◆ Article ◆
━━━━━━━━━━

Not focusing on what others think extends to being unbothered about whether he’s dropped in the hyperpop category or another one, with the acknowledgement that his music is difficult to categorise and that all that matters is remaining true to what he wants to create. He was gifted his first guitar as a child, but isn’t running a traditional rock band’s show, and freestyles most of the music that he ends up releasing. The result is everything Machine Gun Kelly wishes he was, and perhaps the legacy left behind by now somewhat dormant artists like Poorstacy.

Speaking on the process of recording ‘YDS’, he explains: “I know what a lot of the context in that song is about, but it’s like I didn’t know it needed to be said…A lot of my music is cathartic, it’s getting out what’s going on in my brain all the time, ‘cause there’s always like a hundred thoughts. Every time I make music, it’s the one time that my brain isn’t going a hundred miles an hour and there’s just one thing in front of my mind and it’s out and I feel better. It’s hard to explain, but it’s why I do it.”

It’s why a lot of artists do what they do, and in the same vein of a lot of the music that we know and love, this project also carries with it the emotional weight of experiencing the ups and downs of coming of age. But with what’s changed as he’s grown up, a lot has also stayed the same for Martin. He started out with music as a fan of rock and punk bands, but ended up favouring hip hop and trap once he hit high school. Now, he’s returning to his roots, and it’s part of what makes the Somber Hills project so special.

━━━━━━━━━━

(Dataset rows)
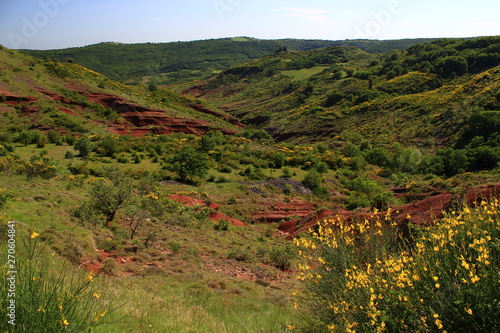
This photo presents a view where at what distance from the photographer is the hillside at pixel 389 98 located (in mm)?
49031

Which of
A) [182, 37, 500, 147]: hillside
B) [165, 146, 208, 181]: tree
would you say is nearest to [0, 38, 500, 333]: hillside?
[165, 146, 208, 181]: tree

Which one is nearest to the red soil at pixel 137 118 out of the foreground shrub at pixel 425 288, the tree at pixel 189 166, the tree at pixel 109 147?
the tree at pixel 109 147

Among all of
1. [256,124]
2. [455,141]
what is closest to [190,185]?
[455,141]

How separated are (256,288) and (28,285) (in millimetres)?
7495

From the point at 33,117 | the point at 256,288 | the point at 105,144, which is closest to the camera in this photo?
the point at 256,288

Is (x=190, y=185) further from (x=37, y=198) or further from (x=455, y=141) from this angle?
(x=455, y=141)

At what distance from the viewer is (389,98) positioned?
218 ft

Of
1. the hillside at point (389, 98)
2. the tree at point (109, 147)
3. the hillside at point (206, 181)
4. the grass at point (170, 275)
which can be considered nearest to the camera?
the grass at point (170, 275)

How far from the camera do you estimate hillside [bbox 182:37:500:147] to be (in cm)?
4903

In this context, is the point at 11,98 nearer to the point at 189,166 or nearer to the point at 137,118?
the point at 137,118

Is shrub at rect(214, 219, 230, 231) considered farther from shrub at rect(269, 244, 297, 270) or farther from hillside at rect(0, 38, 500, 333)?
shrub at rect(269, 244, 297, 270)

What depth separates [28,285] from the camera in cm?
357

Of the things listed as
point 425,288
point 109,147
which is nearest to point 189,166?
point 109,147

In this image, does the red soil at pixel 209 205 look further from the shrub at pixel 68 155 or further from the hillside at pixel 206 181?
the shrub at pixel 68 155
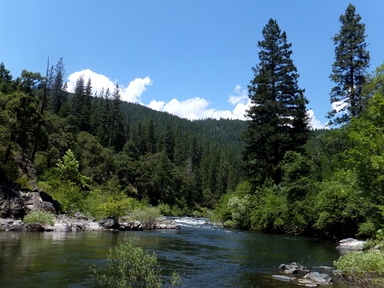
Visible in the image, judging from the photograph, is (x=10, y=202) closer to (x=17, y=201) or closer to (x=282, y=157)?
(x=17, y=201)

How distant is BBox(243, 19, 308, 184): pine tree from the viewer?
143 ft

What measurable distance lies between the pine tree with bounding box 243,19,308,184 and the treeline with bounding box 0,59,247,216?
4651 mm

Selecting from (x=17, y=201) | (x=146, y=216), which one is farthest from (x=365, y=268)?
(x=146, y=216)

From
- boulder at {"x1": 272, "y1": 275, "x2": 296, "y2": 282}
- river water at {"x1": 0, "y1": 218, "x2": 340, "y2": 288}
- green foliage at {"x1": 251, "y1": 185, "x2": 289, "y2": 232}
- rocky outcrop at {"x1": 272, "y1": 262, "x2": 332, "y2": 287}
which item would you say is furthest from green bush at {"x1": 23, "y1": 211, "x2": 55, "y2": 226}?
green foliage at {"x1": 251, "y1": 185, "x2": 289, "y2": 232}

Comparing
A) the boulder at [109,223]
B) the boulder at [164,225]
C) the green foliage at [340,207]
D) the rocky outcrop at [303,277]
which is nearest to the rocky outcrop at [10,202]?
the boulder at [109,223]

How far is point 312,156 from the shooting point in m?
42.6

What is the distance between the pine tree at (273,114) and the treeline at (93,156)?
4.65 meters

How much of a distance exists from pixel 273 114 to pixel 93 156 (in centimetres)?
4777

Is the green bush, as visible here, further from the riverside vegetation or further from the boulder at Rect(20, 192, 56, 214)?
the riverside vegetation

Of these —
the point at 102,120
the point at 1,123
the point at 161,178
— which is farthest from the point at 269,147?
the point at 102,120

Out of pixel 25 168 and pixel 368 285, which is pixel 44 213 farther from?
pixel 368 285

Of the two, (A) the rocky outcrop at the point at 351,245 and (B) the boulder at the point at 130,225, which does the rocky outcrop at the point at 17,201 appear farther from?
(A) the rocky outcrop at the point at 351,245

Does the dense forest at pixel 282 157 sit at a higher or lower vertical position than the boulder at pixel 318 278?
higher

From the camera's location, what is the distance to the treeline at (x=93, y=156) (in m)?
32.5
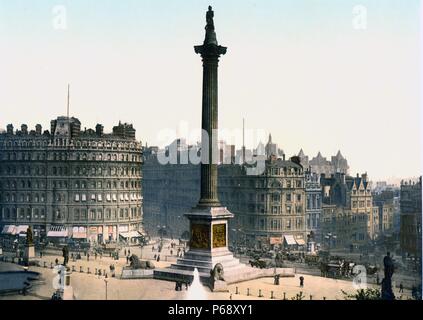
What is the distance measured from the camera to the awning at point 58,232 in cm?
6538

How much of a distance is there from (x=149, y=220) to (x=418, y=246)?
43.4 metres

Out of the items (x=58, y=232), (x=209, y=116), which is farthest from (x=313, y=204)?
(x=209, y=116)

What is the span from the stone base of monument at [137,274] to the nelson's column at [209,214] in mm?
1287

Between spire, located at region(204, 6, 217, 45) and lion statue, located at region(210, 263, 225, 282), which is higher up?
spire, located at region(204, 6, 217, 45)

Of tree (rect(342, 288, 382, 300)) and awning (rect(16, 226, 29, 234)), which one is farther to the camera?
awning (rect(16, 226, 29, 234))

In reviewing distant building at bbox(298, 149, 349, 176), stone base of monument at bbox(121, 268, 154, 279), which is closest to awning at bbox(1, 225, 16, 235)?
stone base of monument at bbox(121, 268, 154, 279)

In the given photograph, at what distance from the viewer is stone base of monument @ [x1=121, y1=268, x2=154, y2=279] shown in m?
39.4

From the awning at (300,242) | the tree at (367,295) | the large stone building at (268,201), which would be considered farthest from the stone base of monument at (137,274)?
the awning at (300,242)

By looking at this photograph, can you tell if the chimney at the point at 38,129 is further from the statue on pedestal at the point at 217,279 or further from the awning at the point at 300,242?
the statue on pedestal at the point at 217,279

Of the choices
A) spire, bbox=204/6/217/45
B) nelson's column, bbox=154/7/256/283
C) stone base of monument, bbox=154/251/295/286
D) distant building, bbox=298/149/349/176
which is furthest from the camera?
distant building, bbox=298/149/349/176

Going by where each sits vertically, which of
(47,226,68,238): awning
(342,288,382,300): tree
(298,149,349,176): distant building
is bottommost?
(342,288,382,300): tree

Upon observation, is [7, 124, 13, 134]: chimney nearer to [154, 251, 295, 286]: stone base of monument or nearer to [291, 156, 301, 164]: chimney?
[291, 156, 301, 164]: chimney

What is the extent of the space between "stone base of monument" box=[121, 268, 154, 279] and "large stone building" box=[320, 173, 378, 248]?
129 ft
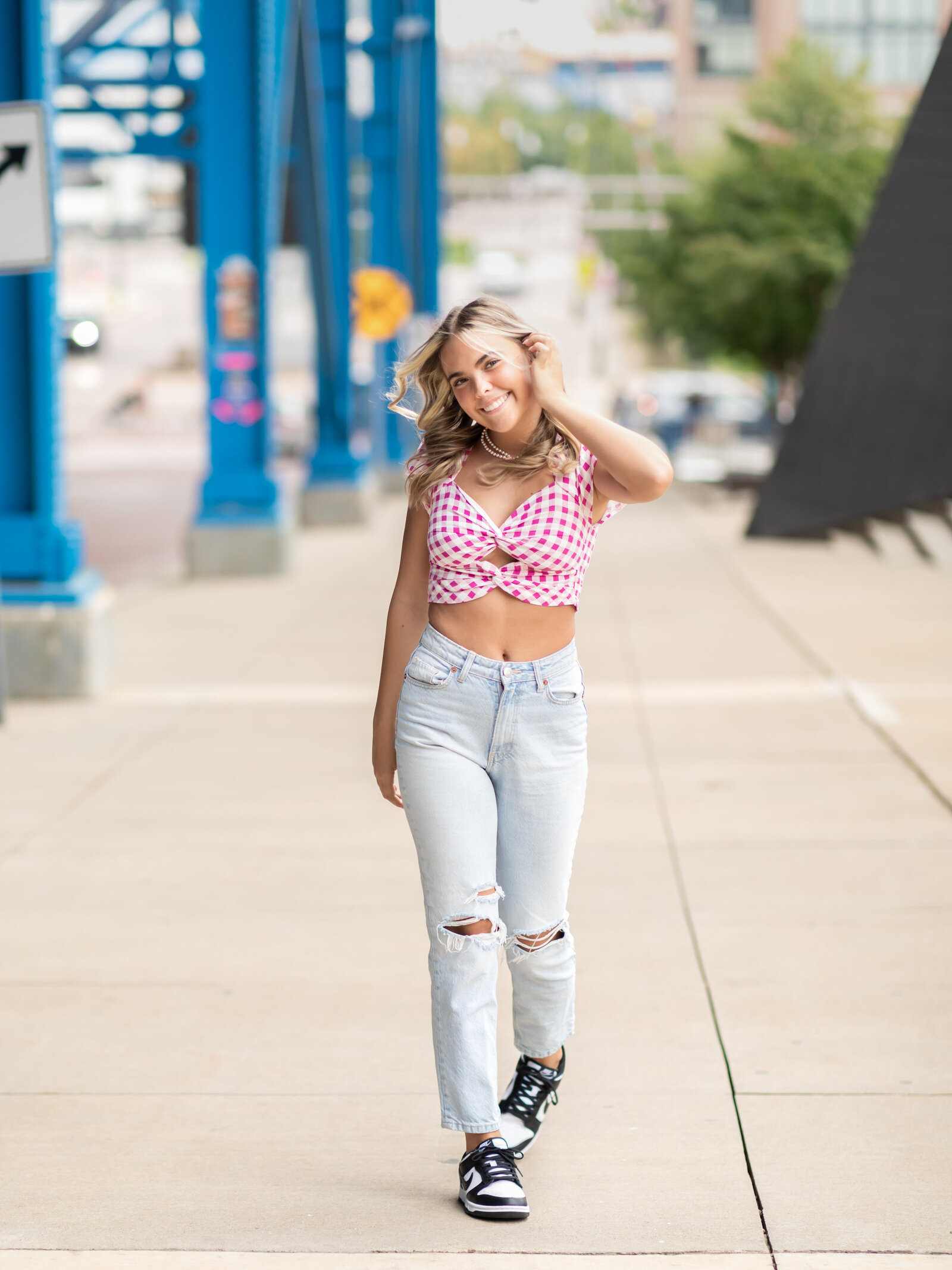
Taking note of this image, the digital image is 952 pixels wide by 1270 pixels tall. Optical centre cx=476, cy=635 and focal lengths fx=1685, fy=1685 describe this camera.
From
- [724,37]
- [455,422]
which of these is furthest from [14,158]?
[724,37]

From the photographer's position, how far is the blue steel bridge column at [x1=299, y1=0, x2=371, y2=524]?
20.6m

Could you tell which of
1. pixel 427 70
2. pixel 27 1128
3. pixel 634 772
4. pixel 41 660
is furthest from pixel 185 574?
pixel 427 70

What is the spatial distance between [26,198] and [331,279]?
1393 centimetres

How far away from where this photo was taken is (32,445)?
954 centimetres

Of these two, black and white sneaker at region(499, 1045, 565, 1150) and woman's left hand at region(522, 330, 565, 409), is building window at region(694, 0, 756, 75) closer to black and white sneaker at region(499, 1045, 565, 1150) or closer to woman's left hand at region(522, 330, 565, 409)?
woman's left hand at region(522, 330, 565, 409)

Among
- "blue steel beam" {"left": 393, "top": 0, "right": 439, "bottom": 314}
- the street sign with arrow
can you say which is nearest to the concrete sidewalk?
the street sign with arrow

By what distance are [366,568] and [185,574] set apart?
2309 mm

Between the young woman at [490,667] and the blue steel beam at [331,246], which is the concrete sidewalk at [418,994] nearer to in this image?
the young woman at [490,667]

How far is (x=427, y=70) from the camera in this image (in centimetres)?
3297

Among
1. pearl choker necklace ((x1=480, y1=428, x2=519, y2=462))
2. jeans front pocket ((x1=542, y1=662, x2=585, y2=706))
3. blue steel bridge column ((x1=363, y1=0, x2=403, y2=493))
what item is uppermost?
blue steel bridge column ((x1=363, y1=0, x2=403, y2=493))

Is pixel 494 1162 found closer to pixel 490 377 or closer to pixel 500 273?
pixel 490 377

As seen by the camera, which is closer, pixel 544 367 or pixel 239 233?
pixel 544 367

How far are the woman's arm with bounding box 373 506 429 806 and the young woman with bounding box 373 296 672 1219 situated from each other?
19 millimetres

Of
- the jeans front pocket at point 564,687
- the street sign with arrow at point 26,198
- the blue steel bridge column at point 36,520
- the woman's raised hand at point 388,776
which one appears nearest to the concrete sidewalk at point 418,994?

━━━━━━━━━━

◆ What you will do ◆
Copy out the article about Martin's music, given above before the items, word for word from beginning to end.

◆ Written solution ◆
Not focusing on what others think extends to being unbothered about whether he’s dropped in the hyperpop category or another one, with the acknowledgement that his music is difficult to categorise and that all that matters is remaining true to what he wants to create. He was gifted his first guitar as a child, but isn’t running a traditional rock band’s show, and freestyles most of the music that he ends up releasing. The result is everything Machine Gun Kelly wishes he was, and perhaps the legacy left behind by now somewhat dormant artists like Poorstacy.

Speaking on the process of recording ‘YDS’, he explains: “I know what a lot of the context in that song is about, but it’s like I didn’t know it needed to be said…A lot of my music is cathartic, it’s getting out what’s going on in my brain all the time, ‘cause there’s always like a hundred thoughts. Every time I make music, it’s the one time that my brain isn’t going a hundred miles an hour and there’s just one thing in front of my mind and it’s out and I feel better. It’s hard to explain, but it’s why I do it.”

It’s why a lot of artists do what they do, and in the same vein of a lot of the music that we know and love, this project also carries with it the emotional weight of experiencing the ups and downs of coming of age. But with what’s changed as he’s grown up, a lot has also stayed the same for Martin. He started out with music as a fan of rock and punk bands, but ended up favouring hip hop and trap once he hit high school. Now, he’s returning to his roots, and it’s part of what makes the Somber Hills project so special.